*EXERCISE SET:*
1. Rewrite the paragraph beginning "Labrador has made a big splash" in the article about Raul Labrador below as a short bulleted list that keeps its main facts.
2. In the article about Raul Labrador below, who beat him in his 2014 campaign for House majority leader?

*EXCERPT:*
Raul Rising: Labrador embraces role as Idaho’s agitator in Congress

Idaho Rep.  Raul Labrador listens to comments and concerns during a visit to Wallace on Wednesday, July 27, 2016. (Kathy Plonka / The Spokesman-Review)
Idaho Rep. Raul Labrador listens to comments and concerns during a visit to Wallace on Wednesday, July 27, 2016. (Kathy Plonka / The Spokesman-Review)

By Betsy Z. Russell

Never in American history has a congressman in just his second term in office been elected to a position of high leadership in the U.S. House of Representatives.

Yet Idaho GOP Rep. Raul Labrador tried it in 2014, launching a long-shot campaign for House majority leader – a campaign he ultimately lost to then-Majority Whip Kevin McCarthy, R-Calif.

A fractious tea party favorite and co-founder of the insurgent House Freedom Caucus, Labrador doesn’t care much for the traditions or norms of Congress. He speaks with contempt of politicians who see their job as “governing,” including compromising and deal-making.

Now seeking a fourth two-year term, he leads a faction pushing instead for fundamental change – even if it has to tear everything down to get it. And his group already has a big notch in its belt, having ousted House Speaker John Boehner.

 

“The reality is that there is a large segment of our conference that wants change,” Labrador said when he ran for majority leader. “I consider myself the conservative alternative.”

Jasper LiCalzi, chairman of the College of Idaho’s Department of Political Economy, likened Labrador’s appeal to that of presidential candidate Donald Trump. “Not playing by the rules, changing the way Washington works. I think that’s what they see. … They’ve got to really shake things up.”

But while shaking things up is possible, change is harder. The Freedom Caucus has roughly 40 members; the House has 435 members, 247 of them Republicans.

“The big problem is that if you don’t have the votes, you can’t change things. Especially in the House, it comes down to the votes,” LiCalzi said.

Defiant style of politics

Labrador has made a big splash for a relative newcomer in Washington, D.C., and is frequently quoted in the national news media. He’s also offered brash assessments of his own clout, saying he’s become the “go-to” member of Congress on immigration issues and claiming credit for a big drop in the federal deficit. “If I weren’t here, that wouldn’t be happening,” he told Idaho Public TV last fall.

*INFORMATION SHOWN:*
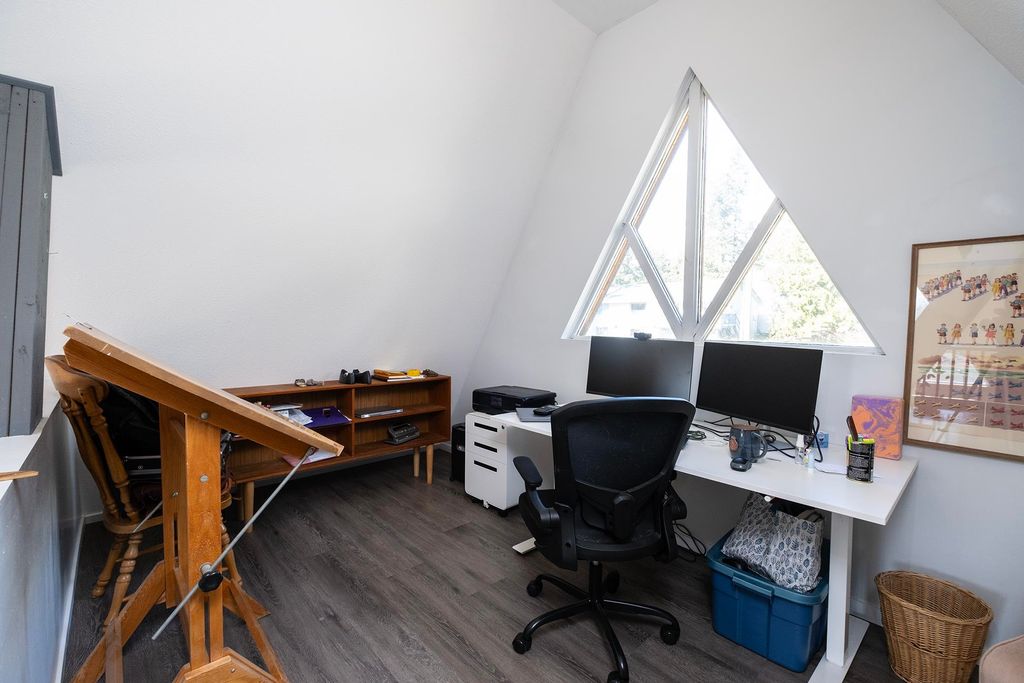 listing image 1109977750299319036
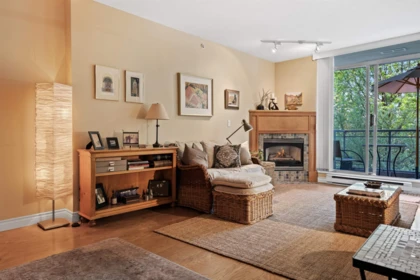 Pantry Photo of 302 588 16th Street, West Vancouver, BC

*ANSWERS TO EACH TASK:*
1.
- Labrador, a relative newcomer in Washington, D.C., has made a big splash and is often quoted in the national news media.
- He has offered brash assessments of his own clout.
- He says he has become the "go-to" member of Congress on immigration issues.
- He claims credit for a big drop in the federal deficit. He told Idaho Public TV last fall, "If I weren't here, that wouldn't be happening."

2. Then-Majority Whip Kevin McCarthy, R-Calif.